Ik las Lamme’s boek in twee treinreizen uit, het is prettig geschreven; goed leesbaar en nuttig voor buitenstaanders zoals ik. Maar ik houd wel mijn vragen. Zijn neurowetenschappers zoals Lamme enkel in staat allang bestaande sociaalpsychologische theorieën te bevestigen? Zoals de – mij nog steeds intrigerende - intuïties van Freud? En vooral het onderzoekswerk van de sociologie en de psychologie? Of brengen Lamme c.s. die kennis en daarmee ook de moderne filosofie en theologie, voor zover die rekening houden met sociaalpsychologische theorie, verder? Of zijn het enkel bikkelharde betweteraars? Wanneer Lamme zelf begint te kwebbelen, maakt hij nogal naïef de indruk op grond van zijn neurowetenschappelijke kennis elk menselijk voelen, denken en handelen te kunnen overzien en daarmee het einddoel van de menswetenschap te zien gloren – voorlopig natuurlijk, want ook de neurowetenschap wil nog meer bereiken.

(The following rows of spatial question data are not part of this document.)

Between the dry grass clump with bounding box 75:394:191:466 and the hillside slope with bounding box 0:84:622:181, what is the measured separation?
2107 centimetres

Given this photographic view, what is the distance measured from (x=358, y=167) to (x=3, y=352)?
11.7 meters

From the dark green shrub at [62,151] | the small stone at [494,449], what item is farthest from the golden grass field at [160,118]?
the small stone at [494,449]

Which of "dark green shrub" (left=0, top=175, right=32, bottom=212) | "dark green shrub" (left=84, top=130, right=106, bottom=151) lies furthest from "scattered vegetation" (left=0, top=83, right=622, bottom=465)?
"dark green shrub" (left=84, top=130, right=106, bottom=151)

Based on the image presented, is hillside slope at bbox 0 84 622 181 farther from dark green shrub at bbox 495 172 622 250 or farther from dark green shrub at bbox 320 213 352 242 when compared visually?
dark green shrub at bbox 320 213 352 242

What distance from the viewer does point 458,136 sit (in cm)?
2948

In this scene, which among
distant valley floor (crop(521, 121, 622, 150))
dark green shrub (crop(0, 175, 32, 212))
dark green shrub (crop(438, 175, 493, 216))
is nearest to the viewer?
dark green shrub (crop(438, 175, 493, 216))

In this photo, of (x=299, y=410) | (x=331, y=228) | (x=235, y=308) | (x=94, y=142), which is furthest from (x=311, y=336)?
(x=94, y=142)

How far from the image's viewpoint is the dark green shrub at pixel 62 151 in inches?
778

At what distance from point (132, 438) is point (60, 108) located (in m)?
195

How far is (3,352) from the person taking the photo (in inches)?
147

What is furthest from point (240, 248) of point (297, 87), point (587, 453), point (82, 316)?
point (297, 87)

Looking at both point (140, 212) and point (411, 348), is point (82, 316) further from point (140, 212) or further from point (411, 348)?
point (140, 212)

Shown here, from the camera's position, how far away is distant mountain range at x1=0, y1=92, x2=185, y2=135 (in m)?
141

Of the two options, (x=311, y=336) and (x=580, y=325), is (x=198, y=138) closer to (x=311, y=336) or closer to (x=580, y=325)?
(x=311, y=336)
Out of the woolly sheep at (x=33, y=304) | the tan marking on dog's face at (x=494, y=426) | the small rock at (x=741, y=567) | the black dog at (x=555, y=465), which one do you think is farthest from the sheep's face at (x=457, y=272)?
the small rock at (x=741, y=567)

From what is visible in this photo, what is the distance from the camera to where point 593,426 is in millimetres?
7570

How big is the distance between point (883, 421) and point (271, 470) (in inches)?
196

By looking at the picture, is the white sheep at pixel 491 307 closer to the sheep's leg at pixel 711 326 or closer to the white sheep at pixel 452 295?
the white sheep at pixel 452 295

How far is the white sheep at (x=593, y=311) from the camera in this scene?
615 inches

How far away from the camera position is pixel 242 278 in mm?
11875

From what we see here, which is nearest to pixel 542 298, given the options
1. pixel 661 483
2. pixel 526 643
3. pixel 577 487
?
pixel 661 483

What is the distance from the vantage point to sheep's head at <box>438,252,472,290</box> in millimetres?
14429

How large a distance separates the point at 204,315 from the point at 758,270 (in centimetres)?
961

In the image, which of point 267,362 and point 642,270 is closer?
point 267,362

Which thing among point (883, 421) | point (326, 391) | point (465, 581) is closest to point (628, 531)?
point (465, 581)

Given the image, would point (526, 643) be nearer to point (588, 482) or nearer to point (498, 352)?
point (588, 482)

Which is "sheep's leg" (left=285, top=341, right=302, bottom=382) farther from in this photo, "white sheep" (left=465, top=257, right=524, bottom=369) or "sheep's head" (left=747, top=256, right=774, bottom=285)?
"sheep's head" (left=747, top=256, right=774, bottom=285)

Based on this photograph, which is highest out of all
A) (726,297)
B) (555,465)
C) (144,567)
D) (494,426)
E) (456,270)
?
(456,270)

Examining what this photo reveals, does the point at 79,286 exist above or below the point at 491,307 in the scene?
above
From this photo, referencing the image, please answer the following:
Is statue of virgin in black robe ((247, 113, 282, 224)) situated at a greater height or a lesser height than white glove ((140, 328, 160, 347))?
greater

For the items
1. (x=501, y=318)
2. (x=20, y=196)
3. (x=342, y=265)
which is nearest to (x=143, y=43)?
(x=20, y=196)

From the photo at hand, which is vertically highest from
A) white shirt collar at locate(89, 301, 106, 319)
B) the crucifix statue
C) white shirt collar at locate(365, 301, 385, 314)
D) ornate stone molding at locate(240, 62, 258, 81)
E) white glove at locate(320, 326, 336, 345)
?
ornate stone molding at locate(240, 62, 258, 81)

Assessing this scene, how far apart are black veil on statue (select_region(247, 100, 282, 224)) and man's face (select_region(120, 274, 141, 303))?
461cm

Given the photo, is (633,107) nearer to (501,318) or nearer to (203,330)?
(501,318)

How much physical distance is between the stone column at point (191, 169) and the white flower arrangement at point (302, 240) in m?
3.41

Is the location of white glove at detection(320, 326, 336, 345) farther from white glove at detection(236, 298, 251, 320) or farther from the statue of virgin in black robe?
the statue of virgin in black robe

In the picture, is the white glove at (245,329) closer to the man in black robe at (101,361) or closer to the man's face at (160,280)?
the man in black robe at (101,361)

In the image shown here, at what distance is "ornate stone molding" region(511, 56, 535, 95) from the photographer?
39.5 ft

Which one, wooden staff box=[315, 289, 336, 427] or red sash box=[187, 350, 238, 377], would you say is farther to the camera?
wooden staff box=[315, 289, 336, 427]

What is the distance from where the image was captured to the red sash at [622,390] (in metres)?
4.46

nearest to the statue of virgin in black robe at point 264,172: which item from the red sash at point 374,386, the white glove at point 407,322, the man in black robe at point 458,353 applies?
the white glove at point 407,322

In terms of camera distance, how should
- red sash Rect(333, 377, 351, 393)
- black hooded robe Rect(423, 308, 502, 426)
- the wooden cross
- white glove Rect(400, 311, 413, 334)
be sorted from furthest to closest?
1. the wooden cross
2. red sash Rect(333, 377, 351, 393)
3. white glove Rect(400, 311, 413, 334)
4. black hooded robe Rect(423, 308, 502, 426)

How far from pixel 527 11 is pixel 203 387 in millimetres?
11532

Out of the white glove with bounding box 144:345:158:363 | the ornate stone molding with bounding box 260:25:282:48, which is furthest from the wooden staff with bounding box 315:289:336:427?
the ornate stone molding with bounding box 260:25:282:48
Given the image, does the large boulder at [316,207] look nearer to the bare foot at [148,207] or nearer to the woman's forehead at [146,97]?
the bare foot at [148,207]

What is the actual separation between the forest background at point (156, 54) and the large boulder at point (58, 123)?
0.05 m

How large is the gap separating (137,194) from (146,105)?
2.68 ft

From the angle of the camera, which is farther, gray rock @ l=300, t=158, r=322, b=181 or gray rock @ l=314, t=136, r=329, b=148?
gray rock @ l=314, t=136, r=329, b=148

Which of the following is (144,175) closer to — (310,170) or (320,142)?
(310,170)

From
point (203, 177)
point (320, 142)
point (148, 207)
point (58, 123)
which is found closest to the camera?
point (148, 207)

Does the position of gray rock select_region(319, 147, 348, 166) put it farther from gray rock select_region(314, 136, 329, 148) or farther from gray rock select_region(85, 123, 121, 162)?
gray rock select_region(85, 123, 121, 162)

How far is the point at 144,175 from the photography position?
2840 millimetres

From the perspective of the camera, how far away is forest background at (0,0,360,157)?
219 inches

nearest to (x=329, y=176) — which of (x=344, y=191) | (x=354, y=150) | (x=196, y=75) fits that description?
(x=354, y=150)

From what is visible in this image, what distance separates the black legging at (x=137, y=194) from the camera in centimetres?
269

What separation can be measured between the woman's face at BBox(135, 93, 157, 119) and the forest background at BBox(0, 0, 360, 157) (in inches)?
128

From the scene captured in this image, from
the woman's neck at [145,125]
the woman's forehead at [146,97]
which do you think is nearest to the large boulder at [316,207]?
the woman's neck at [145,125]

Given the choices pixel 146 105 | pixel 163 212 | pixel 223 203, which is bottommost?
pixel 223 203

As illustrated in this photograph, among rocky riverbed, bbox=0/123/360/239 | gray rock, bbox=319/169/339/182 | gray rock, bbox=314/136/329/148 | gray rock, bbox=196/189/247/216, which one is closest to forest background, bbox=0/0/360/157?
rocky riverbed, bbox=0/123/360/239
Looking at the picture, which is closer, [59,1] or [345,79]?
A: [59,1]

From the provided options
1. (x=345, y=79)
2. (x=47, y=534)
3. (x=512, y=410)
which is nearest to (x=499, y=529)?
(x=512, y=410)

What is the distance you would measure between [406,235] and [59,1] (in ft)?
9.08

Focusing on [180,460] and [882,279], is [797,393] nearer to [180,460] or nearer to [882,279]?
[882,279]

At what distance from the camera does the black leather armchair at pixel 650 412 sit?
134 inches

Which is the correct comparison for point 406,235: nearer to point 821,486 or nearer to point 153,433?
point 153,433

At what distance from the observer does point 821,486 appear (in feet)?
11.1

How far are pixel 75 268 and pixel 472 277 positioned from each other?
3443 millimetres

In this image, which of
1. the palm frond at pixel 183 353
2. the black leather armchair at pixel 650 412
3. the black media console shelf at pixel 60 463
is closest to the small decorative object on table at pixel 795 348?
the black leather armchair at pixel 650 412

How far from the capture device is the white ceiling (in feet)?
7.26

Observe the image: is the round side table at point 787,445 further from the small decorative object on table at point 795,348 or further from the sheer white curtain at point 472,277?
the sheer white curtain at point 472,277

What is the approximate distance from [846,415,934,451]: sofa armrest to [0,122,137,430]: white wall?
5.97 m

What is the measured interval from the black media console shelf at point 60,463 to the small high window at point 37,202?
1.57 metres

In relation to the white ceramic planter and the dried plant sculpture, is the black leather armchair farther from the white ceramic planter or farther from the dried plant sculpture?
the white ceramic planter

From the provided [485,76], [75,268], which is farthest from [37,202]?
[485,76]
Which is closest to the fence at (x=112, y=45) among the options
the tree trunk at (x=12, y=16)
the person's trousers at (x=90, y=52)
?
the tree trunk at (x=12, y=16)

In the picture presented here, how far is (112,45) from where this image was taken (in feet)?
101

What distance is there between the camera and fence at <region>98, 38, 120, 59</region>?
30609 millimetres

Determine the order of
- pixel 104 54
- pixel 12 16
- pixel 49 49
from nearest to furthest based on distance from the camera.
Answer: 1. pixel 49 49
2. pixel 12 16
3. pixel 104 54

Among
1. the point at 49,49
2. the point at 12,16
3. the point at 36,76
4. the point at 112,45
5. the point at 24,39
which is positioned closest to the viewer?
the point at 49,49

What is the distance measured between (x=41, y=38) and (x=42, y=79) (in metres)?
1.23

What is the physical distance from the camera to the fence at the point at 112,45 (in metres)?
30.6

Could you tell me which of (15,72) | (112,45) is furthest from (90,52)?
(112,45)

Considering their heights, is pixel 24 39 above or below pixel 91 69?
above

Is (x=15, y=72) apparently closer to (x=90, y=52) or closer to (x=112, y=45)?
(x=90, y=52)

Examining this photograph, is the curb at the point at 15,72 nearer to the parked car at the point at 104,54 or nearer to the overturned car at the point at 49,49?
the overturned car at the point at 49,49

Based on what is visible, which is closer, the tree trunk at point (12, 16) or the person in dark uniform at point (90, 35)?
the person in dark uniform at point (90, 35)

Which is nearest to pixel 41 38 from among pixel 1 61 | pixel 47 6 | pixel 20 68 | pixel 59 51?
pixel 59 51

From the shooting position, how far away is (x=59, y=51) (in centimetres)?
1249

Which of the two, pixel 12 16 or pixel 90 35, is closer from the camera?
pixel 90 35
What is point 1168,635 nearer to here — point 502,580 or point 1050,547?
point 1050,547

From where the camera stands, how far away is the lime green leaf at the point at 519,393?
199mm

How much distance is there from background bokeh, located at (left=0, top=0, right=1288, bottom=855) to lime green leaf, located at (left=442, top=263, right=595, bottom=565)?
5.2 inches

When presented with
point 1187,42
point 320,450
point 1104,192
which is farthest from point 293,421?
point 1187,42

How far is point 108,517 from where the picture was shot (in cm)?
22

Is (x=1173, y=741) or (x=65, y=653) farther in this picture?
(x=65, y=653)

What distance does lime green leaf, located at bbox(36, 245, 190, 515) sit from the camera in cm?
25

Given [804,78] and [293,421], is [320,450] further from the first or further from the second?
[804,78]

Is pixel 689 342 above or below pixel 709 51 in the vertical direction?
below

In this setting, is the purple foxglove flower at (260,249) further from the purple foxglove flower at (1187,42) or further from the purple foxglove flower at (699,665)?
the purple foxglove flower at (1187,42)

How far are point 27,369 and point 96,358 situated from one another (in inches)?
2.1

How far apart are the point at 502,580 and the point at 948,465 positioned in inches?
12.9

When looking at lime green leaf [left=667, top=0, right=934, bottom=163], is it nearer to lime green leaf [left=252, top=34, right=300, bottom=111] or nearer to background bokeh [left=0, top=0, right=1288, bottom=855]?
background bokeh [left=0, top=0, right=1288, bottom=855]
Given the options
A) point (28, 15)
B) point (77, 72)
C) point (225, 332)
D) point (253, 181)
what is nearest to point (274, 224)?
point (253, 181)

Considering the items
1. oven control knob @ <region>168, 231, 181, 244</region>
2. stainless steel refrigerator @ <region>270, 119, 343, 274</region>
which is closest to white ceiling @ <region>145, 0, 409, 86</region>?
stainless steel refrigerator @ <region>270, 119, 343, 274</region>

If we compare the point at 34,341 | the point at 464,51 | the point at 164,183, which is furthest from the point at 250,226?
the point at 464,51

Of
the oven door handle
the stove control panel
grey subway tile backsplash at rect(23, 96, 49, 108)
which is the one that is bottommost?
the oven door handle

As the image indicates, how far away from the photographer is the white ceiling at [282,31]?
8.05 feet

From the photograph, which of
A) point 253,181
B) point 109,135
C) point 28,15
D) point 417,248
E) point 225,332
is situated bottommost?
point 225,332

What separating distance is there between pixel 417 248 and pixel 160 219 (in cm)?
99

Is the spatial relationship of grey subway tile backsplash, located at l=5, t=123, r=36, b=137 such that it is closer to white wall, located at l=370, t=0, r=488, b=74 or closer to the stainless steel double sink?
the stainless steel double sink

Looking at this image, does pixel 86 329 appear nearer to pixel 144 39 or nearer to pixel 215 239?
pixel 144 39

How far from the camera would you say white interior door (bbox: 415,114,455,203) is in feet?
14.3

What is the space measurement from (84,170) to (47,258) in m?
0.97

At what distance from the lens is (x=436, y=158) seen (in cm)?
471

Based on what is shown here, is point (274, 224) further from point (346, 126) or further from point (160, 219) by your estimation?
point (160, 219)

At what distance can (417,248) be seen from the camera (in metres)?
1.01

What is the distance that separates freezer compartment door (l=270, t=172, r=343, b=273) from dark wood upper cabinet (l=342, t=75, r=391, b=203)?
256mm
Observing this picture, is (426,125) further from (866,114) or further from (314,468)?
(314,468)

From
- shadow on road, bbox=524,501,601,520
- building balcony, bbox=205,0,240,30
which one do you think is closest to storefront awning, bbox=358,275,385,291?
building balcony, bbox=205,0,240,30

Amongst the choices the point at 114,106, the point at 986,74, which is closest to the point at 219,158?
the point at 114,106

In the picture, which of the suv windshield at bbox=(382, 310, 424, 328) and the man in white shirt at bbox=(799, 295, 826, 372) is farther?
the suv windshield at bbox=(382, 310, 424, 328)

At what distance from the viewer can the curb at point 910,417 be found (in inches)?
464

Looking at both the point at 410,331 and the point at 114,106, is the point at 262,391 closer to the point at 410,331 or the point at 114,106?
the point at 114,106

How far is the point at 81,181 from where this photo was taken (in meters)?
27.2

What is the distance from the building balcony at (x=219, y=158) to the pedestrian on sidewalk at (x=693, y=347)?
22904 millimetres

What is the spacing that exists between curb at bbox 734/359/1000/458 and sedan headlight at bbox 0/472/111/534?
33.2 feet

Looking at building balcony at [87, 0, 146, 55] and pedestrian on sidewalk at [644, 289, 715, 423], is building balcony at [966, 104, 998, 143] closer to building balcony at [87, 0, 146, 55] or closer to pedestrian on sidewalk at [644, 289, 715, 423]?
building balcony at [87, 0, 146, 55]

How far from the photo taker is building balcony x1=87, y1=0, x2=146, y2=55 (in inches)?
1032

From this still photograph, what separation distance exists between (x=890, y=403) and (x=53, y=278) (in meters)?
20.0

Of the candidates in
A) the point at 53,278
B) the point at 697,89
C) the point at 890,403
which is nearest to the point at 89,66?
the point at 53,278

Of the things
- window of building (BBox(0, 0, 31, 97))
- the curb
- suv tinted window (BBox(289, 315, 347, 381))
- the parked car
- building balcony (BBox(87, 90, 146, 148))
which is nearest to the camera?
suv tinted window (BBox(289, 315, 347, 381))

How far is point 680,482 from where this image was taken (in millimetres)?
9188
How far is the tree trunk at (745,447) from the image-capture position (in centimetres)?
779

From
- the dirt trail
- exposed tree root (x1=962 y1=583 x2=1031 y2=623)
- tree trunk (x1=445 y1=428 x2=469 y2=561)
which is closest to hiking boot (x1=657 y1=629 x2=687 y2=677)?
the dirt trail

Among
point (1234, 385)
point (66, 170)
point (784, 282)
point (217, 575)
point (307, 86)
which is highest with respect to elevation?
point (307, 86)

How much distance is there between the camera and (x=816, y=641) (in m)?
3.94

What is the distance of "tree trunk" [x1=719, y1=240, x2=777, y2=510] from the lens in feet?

Ik verwacht dat de sociale wetenschappen Lamme nog wel tegenspel kunnen en willen leveren. Ook hoop ik op nog een andere mogelijkheid, op niet-materiële geestkracht. Door die kracht konden vele groten, voor mij persoonlijk Jezus van Nazareth voorop, omzien naar mensen die onderliggen. Wat biedt de neurowetenschap hen?